Kurze Zeit später - Saya kam es allerdings wie Stunden vor -
hörte sie schwere Schritte und die Tür wurde schwungvoll aufgerissen, wobei diese ein wenig knarzte. Hinter der Tür stand ein großer schlanker Mann, mit frisch gewaschenen langen Haaren, die wundervoll nach Meer dufteten. Ein Handtuch war um seine Hüften gewickelt und der Oberkörper war frei. Saya starrte für einen kurzen Augenblick auf seine nackte Brust, ehe sie ihren Blick hob und ihn ansah. Sie musste sich zusammenreißen, ihm nicht in die Arme zu fallen, sondern stattdessen vollkommen ruhig und ernst zu bleiben. Er sah sie irritiert an, als habe er mit ihrem Erscheinen überhaupt nicht gerechnet und zog seine Augenbrauen ein wenig nach oben. »Waren wir verabredet?« Mehr sagte er gar nicht. Die Verwirrung war deutlich herauszuhören. Doch Saya wurde wütend. Mit dieser Frage versetzte er ihr einen heftigen Stoß durch das Herz. Es brannte wie Höllenfeuer und wollte einfach nicht erlöschen. Sie schluckte schwer und atmete dann tief durch, um ihm zu antworten. »Du hältst es nicht mal jetzt für nötig, es mir zu sagen? Wie lange willst du mich noch anlügen?«
Wutentbrannt fuhr sie ihn an. Sie konnte nicht glauben, dass er es ihr nicht einmal jetzt erzählte. Empört schüttelte sie den Kopf. Sie musste gegen die Tränen ankämpfen, die sich in ihren Augen bildeten. Verkrampft biss sie sich auf die Unterlippe sie spürte, wie etwas Dickflüssiges nach Eisen Schmeckendes herausquoll. Sie wischte mit ihrem Handrücken darüber. Er war rot gefärbt von ihrem Blut. Sie sah Kris wieder tief in die Augen, obwohl es ihr schwer fiel bei den wunderschönen gold-braunen Augen nicht schwach zu werden. Er trat zur Seite und bedeutete ihr, ins Haus zu gehen, doch sie blieb stocksteif stehen.
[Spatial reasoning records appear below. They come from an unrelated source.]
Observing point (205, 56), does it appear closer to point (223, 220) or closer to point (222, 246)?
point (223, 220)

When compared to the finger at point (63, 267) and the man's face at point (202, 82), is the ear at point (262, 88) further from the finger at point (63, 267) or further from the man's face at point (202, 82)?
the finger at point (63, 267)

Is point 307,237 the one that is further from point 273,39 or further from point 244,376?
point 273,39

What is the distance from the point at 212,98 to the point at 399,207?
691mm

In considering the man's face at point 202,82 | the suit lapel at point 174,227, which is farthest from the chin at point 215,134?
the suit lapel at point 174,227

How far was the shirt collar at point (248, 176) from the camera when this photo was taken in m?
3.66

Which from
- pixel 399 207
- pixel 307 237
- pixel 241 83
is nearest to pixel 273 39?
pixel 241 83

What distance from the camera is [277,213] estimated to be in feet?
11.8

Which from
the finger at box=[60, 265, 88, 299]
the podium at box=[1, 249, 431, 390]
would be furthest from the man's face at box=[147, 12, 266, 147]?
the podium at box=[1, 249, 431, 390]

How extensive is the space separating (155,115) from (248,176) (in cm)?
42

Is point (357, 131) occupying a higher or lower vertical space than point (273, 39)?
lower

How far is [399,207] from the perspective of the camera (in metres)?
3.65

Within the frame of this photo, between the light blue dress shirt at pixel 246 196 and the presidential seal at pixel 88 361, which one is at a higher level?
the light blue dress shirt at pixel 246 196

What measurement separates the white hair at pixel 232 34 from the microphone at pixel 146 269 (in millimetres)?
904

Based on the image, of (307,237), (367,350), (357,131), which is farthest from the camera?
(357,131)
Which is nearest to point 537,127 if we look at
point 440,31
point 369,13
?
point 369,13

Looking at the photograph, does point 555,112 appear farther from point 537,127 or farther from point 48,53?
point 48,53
Seine Gesichtszüge hatten sich verkrampft und es lag etwas Schuldiges in seinem Blick. Er senkte seinen Blick ein wenig und Saya glaubte eine Träne über seine Wange kullern gesehen zu haben. »Können wir das innen besprechen?« Seine Stimme war auf einmal ganz leise und ruhig. »Bitte!« Saya beäugte ihn misstrauisch. Er klang verzweifelt und wirkte sehr betrübt. Spielte er ihr nur etwas vor? Nach kurzem Zögern trat sie dann aber ein und er schloss hinter ihr die Haustür.
Sie ging schnurstracks hindurch ins Wohnzimmer. Es war ruhig und leer in dem Haus. Normalerweise wohnten hier neben Kris noch sein Bruder Raven, seine Halbschwester und mittlerweile auch Rebecca, Kris Exfreundin, die inzwischen aber eher so etwas wie seine beste Freundin war.
Saya sah sich um. Im Haus hatte sich seit ihrem letzten Besuch nichts verändert. Es hingen immer noch die gleichen Bilder an der Wand, die Möbel waren alle an ihrem Platz und auch die Farben hatten sich nicht geändert. Sie setzte sich in den Sessel, schlug die Beine übereinander und verschränkte die Arme. Kris folgte ihr und setzte sich gegenüber aufs Sofa. Sie starrten sich einfach nur an. Sayas Blick war hasserfüllt, doch auch voller Leid, Trauer und Schmerz und Kris wirkte wie ein begossener Pudel, den man im strömenden Regen an der Autobahn angebunden hatte.